My computer (and most who use GIS in our corporation) and our servers are all well above min specs (sometimes more than double whats required) , however these issues still persist on every machine. We always update to the newest version of pro once its stable and has the bugs cleaned out.
Don't get me wrong I'm not trying to bash pro (that's a can of worms). But I am very much on the train that ESRI rushed to get a minimum viable product out to the market without any real user testing or performance testing. The classic answer of "its your computer" or "its your servers" that are the problem, can only be said to so many people before it becomes glaringly apparent that its not just "your computer" its the fundamental way pro operates.
Shawn,
Couldn't agree more. I don't even know where to start, but I do know that the problems are related to wide-spread design issues with ArcGIS Pro.
I've been investigating the performance issues since the fall, and it's become glaringly apparent that it's not a viable product yet. I can't teach with it. I tried this fall. I'm working with a student right now on an independent study, and we have completely blown away our schedule because of the performance of the program.
ArcGIS Pro hits the server hard. As an example, running RegionGroup with the link field box checked took 12 hours to process a relatively small area. When I unchecked the link box, the process took 68 seconds!
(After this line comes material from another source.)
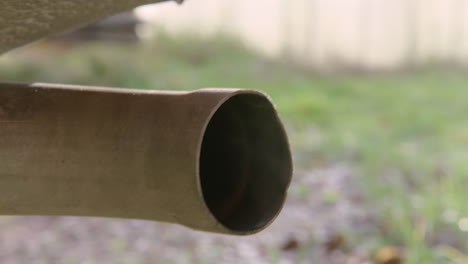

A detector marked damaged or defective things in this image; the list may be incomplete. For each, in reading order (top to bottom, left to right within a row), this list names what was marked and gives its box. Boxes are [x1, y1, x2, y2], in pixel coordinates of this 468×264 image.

rusty metal surface [0, 0, 173, 53]
rusty metal surface [0, 83, 292, 235]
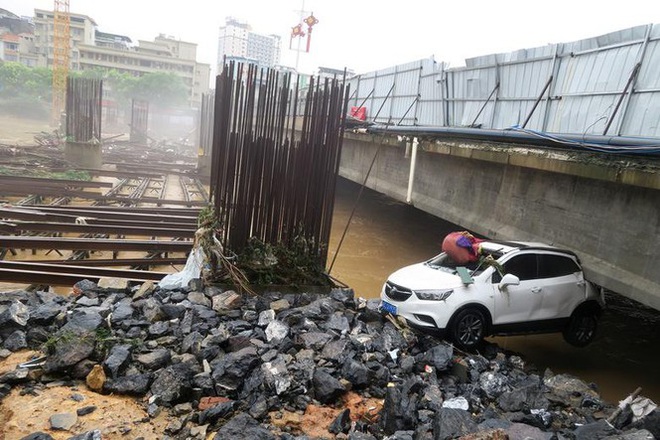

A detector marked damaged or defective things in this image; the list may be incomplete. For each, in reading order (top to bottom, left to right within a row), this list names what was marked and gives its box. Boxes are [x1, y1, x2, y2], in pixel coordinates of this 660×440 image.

rusty steel sheet pile [211, 62, 348, 264]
I've had the network provider capture the chatter and it's an unbelievable amount of reading and writing to the VAT.
This is just the tip of the iceberg. It's not worth my time to report back to ESRI anymore because I would be on the phone non stop mostly to a front-line analyst that knows way less than I do about the program.
Unfortunately, ESRI is doing a big disservice to their users and shooting themselves in the foot at the same time. My students want to learn ArcGIS Pro if for nothing else to be able to show they have expertise to potential employers. Unfortunately, we are relying more and more on other programs like QGIS.
Ditto! It is terribly slow on simple tasks and operations. Add that to the awkward workflows and UI patterns and it is a recipe for frustration.
Try in 2.6
BUG-000118978 | In ArcGIS Pro, the Region Group geoprocessing tool performance is significantly slower when the output raster is written to a file geodatabase than written directly to a folder. |
Bill: Thanks for putting the matter in the largest perspective, Esri's perpetual disservice to customers! If the market for professional GIS software were anywhere near the size of "consumer" services, Google would've fleshed out Google Earth to take over from Esri, and in the Cloud at that. But lacking that (because Google takes in $70 billion a year not subject to commodity prices, etc) we're left with smaller but ambitious companies. Mapbox is looking more and more like a well-rounded contender. Do you know of a consortium or group of GIS pros seriously working toward a way out of Esri's monopoly?
Just an example. Importing the symbology from one simple point layer to another took 32 seconds in Pro.
In Arcmap I could not even time the process as it happened almost instantaneously. FRUSTRATING
Likewise, I first noticed the issue even with just the Identify tool - instantaneous in ArcMap but Pro has to think about it. And other programs run slowly (like opening Zoom) when I have an active session of Pro. My PC is also above min. specs.
Hi Clinton,
I had a ArcGIS Pro project file that became corrupted in some unknown fashion at some point and the processing times were unbearably long. It took a bit of work but creating a new project and adding the same data (which was all still fine) solved my processing time problems.
If you use the same Project for all your work try opening another and see if it processes at a speed that is more reasonable.